Les membres de la Commission européenne ne se rendent pas compte que le fait que ces scientifiques aient des contacts avec l'industrie est pour le moins problématique et, en outre, ils ignorent qu'ils ne sont pas des spécialistes des perturbateurs.

-En France, les emballages avec du bisphénol A dans les aliments sont interdits en raison de ses effets endocriniens. Les différents pays membres de l'UE peuvent-ils adopter des mesures de protection plus strictes?
-Oui, cela s'appelle le principe subsidiaire. Chaque pays qui considère que l'UE n'agit pas peut prendre efficacement des mesures de protection comme dans le cas de la France avec le bisphénol A .

Cependant, réglementer un seul produit chimique ne suffit pas à protéger la population.

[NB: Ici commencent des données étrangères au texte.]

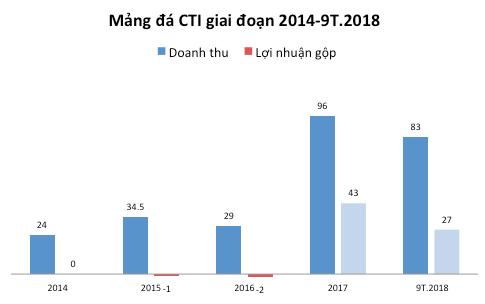 Idico Cường Thuận (CTI): 9 tháng đầu năm đạt 133 tỷ lãi ròng, tiếp tục thu lợi từ của để dành - Ảnh 2.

Seule l'UE peut élaborer une réglementation mondiale pour les perturbateurs endocriniens en tant que famille de produits chimiques dangereux, comme elle l'a fait il y a 40 ans pour les produits chimiques cancérigènes.

-En dehors de gouvernements comme la France ou la Suède, ou le Parlement européen, dans ce domaine, les citoyens européens bénéficient du soutien de diverses ONG environnementales. Mais que peut faire chacun de nous?
-Mon travail de journaliste est d'enquêter et d'informer le public. Être informé est déjà une étape importante lorsque l'on veut faire quelque chose. En outre, il est essentiel que les gens ne tolèrent en aucun cas d'être considérés et traités comme des consommateurs.

Nous sommes avant tout des personnes qui ont des responsabilités envers les générations futures et envers la planète. Nous sommes des citoyens.